> Given data
++++++++++
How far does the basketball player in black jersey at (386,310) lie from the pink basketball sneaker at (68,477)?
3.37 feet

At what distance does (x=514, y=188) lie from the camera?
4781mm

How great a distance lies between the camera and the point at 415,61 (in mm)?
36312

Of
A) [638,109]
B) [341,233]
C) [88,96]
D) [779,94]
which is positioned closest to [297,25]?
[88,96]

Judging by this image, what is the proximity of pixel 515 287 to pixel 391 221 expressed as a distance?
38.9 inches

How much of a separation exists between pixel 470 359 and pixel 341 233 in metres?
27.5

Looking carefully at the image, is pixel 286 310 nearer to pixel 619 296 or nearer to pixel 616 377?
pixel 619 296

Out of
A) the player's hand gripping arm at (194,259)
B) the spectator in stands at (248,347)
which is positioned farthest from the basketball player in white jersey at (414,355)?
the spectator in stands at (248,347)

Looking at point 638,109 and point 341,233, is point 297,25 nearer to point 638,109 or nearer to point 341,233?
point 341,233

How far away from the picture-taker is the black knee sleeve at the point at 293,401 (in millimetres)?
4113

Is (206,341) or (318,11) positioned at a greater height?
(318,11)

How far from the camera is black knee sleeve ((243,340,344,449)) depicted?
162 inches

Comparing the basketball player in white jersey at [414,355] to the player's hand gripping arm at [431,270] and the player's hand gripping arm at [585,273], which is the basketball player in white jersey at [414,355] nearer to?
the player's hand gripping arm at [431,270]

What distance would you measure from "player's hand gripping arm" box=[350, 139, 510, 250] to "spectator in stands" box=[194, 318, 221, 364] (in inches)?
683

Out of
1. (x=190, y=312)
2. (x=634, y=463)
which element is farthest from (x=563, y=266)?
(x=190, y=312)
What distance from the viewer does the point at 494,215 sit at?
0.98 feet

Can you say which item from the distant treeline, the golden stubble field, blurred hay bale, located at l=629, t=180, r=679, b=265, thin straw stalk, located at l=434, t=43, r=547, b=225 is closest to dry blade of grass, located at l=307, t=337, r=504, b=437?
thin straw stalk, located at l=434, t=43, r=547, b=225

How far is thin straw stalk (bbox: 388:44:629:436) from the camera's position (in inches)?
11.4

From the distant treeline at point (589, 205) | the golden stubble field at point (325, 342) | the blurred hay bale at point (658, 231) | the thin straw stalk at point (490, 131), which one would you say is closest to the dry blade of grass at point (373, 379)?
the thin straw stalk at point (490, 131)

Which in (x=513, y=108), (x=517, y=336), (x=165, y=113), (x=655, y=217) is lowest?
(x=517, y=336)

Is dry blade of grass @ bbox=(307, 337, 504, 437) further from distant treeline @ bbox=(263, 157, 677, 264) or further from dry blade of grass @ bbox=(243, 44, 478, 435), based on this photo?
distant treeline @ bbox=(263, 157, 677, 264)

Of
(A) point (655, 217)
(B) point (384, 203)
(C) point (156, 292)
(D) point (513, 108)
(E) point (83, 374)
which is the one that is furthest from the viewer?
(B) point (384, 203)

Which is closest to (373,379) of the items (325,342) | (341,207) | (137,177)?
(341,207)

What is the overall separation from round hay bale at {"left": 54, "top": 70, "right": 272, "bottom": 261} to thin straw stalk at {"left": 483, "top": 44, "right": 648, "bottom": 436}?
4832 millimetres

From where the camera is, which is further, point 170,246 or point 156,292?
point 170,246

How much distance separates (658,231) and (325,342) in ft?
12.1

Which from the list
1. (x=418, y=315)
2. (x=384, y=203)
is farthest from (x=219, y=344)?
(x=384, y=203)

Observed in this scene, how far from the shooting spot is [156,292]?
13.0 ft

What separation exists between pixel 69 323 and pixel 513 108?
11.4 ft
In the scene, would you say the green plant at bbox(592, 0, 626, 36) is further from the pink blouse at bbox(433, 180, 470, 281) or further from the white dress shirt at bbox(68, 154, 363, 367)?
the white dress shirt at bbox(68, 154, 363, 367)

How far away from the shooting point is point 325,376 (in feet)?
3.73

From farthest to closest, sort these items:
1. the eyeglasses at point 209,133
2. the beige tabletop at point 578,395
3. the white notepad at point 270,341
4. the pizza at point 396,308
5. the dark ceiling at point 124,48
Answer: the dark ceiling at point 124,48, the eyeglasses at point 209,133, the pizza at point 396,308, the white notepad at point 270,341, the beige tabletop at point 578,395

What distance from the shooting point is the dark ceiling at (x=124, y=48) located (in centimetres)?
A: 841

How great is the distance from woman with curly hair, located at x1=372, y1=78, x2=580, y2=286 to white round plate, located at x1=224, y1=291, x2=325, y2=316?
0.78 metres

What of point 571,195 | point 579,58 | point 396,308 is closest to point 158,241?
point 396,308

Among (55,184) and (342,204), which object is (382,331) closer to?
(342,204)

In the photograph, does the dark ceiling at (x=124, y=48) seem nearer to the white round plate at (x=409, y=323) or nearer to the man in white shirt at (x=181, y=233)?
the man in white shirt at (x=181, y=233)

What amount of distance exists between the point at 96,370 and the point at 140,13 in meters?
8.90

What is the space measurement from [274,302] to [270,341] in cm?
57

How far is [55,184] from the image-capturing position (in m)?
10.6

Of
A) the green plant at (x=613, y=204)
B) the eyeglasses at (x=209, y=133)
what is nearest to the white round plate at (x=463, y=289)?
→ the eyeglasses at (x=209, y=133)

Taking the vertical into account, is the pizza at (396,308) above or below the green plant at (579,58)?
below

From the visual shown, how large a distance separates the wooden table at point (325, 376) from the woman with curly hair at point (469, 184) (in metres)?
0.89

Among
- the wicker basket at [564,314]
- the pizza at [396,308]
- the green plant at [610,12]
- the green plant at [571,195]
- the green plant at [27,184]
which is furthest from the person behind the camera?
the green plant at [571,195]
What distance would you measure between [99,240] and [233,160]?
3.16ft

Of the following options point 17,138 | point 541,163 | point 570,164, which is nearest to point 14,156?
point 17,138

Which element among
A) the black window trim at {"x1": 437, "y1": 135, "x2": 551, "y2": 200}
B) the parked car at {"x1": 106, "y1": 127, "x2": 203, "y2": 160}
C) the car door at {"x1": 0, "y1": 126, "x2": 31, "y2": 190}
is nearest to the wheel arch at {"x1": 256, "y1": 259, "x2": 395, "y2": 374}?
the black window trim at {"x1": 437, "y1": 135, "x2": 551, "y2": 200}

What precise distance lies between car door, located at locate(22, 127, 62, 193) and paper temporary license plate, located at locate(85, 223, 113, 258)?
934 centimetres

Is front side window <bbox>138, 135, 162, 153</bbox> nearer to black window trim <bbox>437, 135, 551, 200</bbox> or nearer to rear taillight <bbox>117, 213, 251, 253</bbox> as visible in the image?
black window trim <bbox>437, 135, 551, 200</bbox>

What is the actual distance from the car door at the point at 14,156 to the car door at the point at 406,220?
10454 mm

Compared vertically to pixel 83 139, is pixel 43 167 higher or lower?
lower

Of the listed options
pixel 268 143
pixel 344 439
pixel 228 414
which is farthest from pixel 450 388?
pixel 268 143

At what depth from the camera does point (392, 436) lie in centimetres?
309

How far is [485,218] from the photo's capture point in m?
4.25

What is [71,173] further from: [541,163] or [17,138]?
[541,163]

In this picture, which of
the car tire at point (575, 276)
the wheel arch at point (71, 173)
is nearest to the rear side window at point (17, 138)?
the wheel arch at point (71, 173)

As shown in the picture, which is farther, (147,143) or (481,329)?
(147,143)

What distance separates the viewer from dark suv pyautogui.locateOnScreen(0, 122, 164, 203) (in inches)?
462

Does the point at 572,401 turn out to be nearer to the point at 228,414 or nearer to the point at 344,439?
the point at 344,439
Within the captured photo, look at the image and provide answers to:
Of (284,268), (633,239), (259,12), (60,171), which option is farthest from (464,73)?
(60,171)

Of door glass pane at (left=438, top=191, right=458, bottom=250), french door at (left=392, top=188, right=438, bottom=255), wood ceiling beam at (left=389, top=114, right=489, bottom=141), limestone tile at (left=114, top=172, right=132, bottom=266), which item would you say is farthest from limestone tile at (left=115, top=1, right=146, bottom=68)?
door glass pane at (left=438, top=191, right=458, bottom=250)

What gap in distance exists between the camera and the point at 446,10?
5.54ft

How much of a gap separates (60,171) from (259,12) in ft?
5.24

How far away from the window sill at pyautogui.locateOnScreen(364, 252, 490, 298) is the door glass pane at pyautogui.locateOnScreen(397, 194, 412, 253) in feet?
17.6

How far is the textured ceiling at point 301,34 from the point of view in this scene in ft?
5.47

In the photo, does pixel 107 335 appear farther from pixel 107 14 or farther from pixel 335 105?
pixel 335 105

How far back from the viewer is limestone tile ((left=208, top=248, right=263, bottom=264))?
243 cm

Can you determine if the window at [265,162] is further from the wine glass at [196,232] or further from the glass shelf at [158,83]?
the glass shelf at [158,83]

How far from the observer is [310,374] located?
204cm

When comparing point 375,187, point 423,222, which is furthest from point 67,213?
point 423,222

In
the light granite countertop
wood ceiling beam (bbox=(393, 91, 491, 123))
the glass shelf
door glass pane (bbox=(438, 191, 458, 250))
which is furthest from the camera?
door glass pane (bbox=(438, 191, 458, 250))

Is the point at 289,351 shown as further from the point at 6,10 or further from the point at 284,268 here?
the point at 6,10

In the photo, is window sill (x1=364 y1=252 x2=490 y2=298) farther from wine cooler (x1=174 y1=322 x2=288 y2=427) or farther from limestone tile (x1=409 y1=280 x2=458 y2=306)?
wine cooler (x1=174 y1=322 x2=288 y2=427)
++++++++++
> What you have to do
Convert the items starting at the line containing "Which is closest" and ending at the line containing "4832 millimetres" into a two-column CSV with the headers item and answer, one row per item. Put each item's text and its answer in their own quoted fields, with any line breaks replaced by spaces.

> Output for this task
item,answer
"Which is closest to (373,379) of the items (325,342) | (341,207) | (137,177)?","(341,207)"
"What is the overall separation from round hay bale at {""left"": 54, ""top"": 70, ""right"": 272, ""bottom"": 261} to thin straw stalk at {""left"": 483, ""top"": 44, ""right"": 648, ""bottom"": 436}?","4832 millimetres"